**DOCUMENT EXTRACT**
The constitutional complaint is justified.

I.

The constitutional complaint is directed against a civil judicial decision on a civil legal entitlement to compensation for damage. The Federal Constitutional Court has not to review the interpretation and application of civil legal provisions as such; all that is incumbent on it is to guarantee observance of the constitutional rules and criteria by the ordinary courts (BVerfGE 42, 143 [148] - DGB - with further references). Here the limits to its possibilities of intervention depend in particular on the intensity of the encroachment on fundamental rights: the more a civil judicial decision curtails requirements for free existence and activity protected by fundamental rights, the more thorough must be the constitutional review of whether such curtailment is constitutionally justified (decision of 13 May 1980 - 1 BvR 103/77 - art criticism - BVerfGE 57, 129 [135f.], with further references).

**GIVEN DATA**
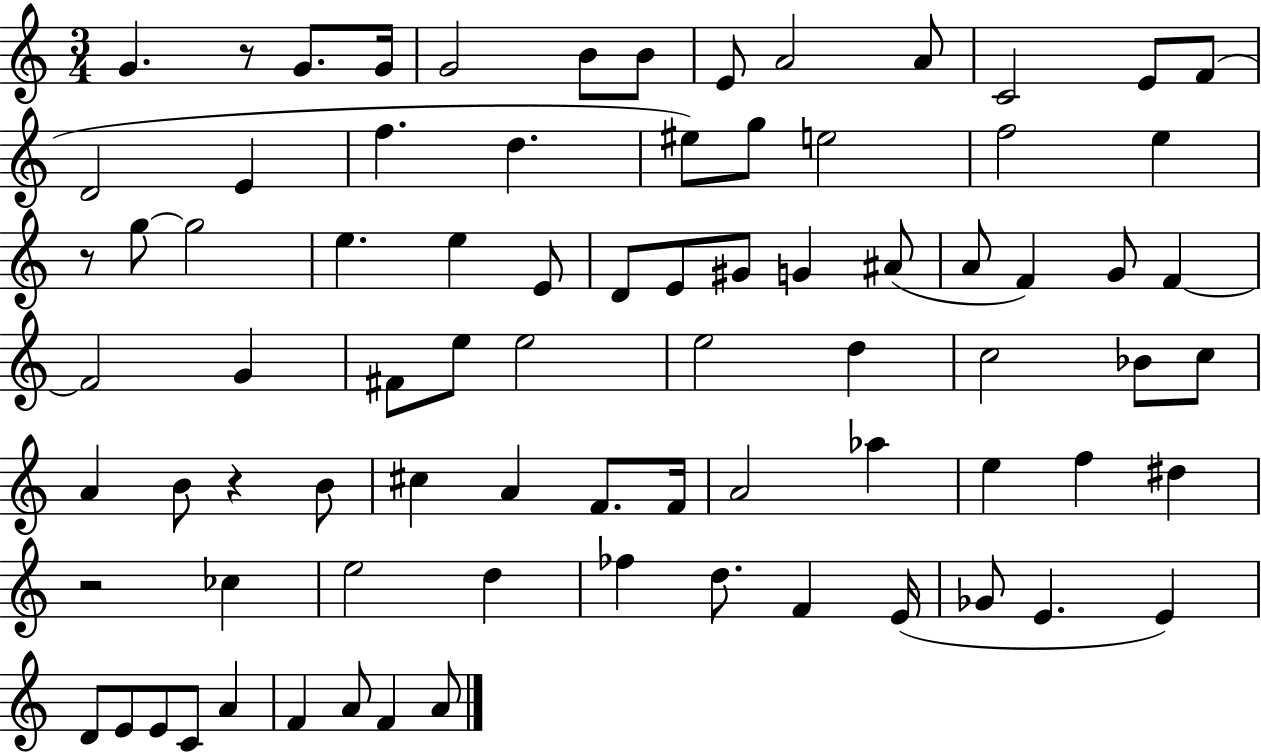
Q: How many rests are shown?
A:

**EXERCISE GOAL**
Copy out the constitutional complaint passage in full, word for word. Rely only on the constitutional complaint passage, not on the material.

**RESULT OF THIS TASK**
The constitutional complaint is justified.

I.

The constitutional complaint is directed against a civil judicial decision on a civil legal entitlement to compensation for damage. The Federal Constitutional Court has not to review the interpretation and application of civil legal provisions as such; all that is incumbent on it is to guarantee observance of the constitutional rules and criteria by the ordinary courts (BVerfGE 42, 143 [148] - DGB - with further references). Here the limits to its possibilities of intervention depend in particular on the intensity of the encroachment on fundamental rights: the more a civil judicial decision curtails requirements for free existence and activity protected by fundamental rights, the more thorough must be the constitutional review of whether such curtailment is constitutionally justified (decision of 13 May 1980 - 1 BvR 103/77 - art criticism - BVerfGE 57, 129 [135f.], with further references).